BEGIN Excerpt

6.2 KiB
| id | slug | title | status | kind | priority | labels | created_at | updated_at | assignee | legacy_ticket | ||||
|---|---|---|---|---|---|---|---|---|---|---|---|---|---|---|
| 20260529-205844-session-pod-state-boundary | session-pod-state-boundary | Clarify session log and Pod metadata persistence boundaries | open | task | P2 |
|
2026-05-29T20:58:44Z | 2026-05-29T20:58:44Z | null | null |
Background
The current persistence design intentionally has two durable surfaces:
- append-only session/segment logs, which are the authority for conversation/history state and segment lineage;
- name-keyed Pod metadata, which is supposed to be a thin pointer layer for Pod-name attach/restore and spawned-child bookkeeping.

END Excerpt
BEGIN Information shown

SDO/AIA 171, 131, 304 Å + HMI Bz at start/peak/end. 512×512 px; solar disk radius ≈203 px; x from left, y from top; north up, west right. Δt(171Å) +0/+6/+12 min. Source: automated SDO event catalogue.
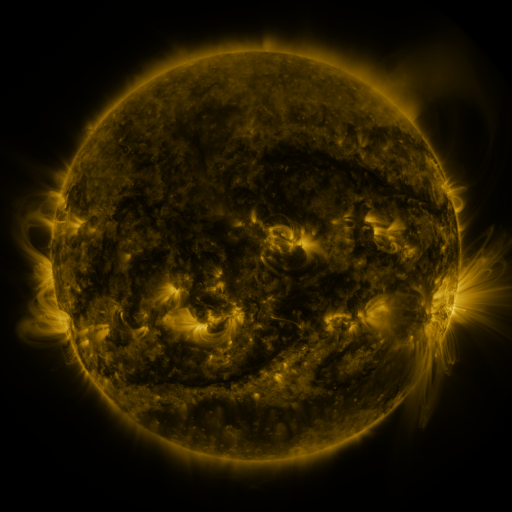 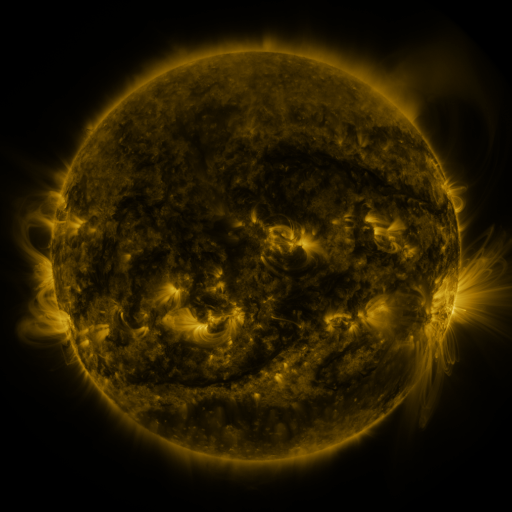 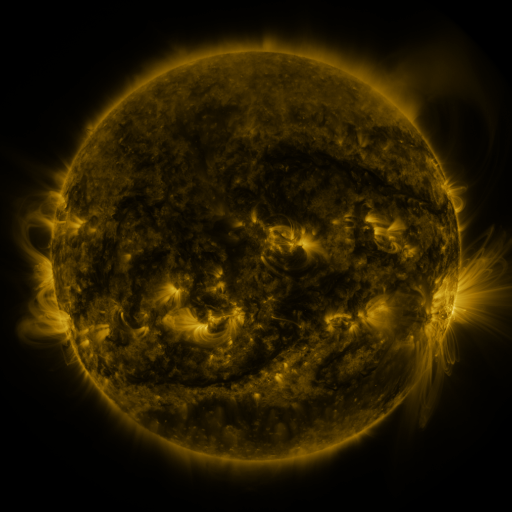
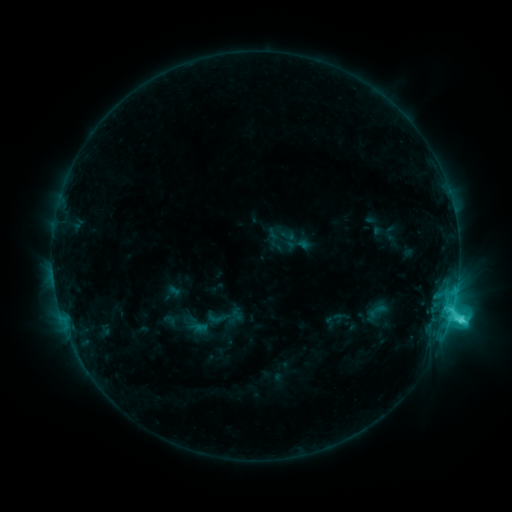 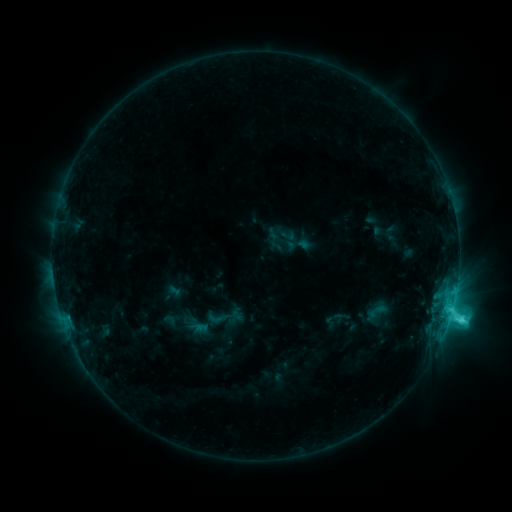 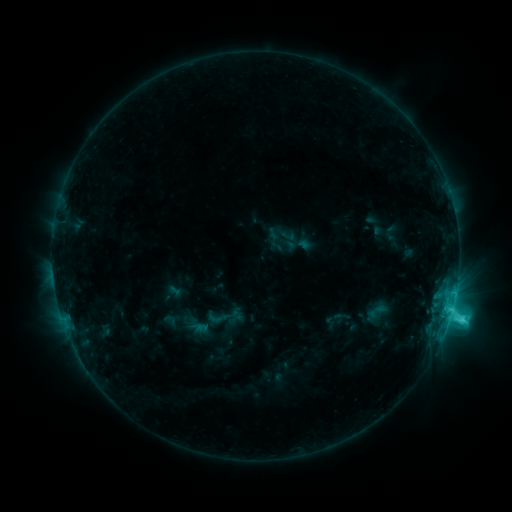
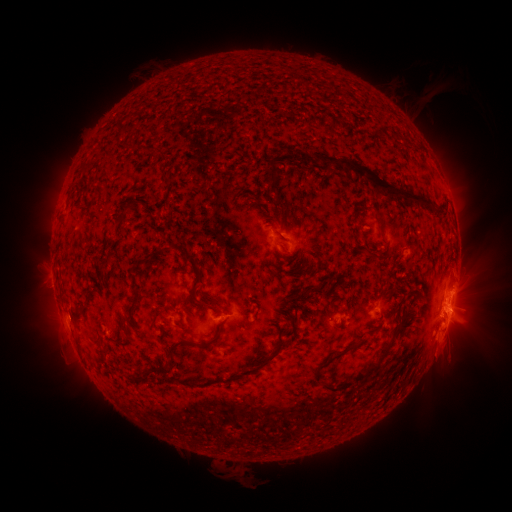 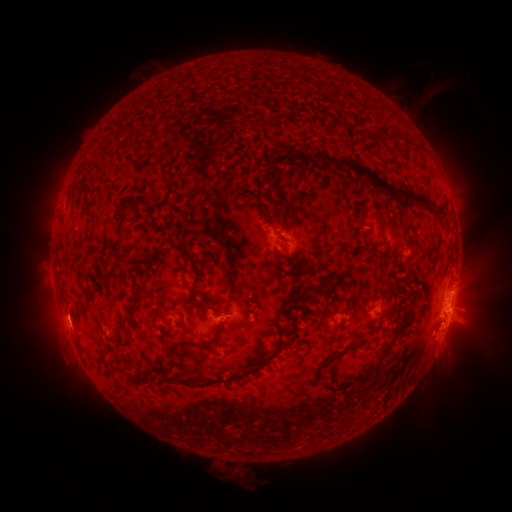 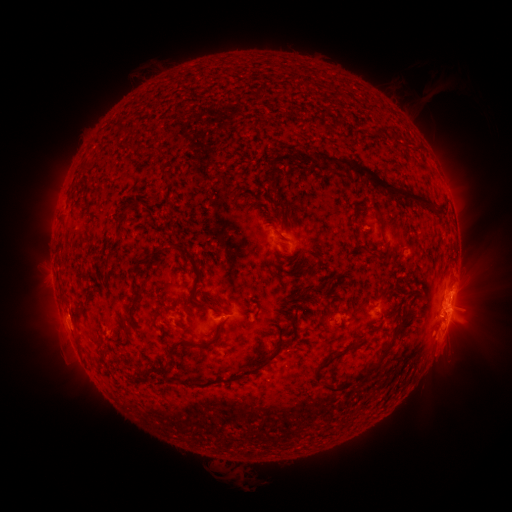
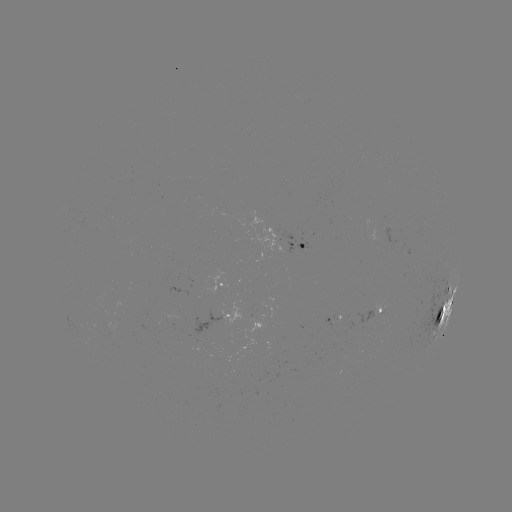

END Information shown

▸ **Exercise instructions**
For each statement about the persistence ticket, answer yes or no and quote the words from it that decide the answer: (a) the session and segment logs can only be appended to; (b) Pod metadata is the authority for conversation history; (c) the design has two durable surfaces. The listing is separate material, unrelated to the persistence ticket.

▸ **Output for this task**
(a) Yes: "append-only session/segment logs"
(b) No: "append-only session/segment logs, which are the authority for conversation/history state and segment lineage"
(c) Yes: "The current persistence design intentionally has two durable surfaces"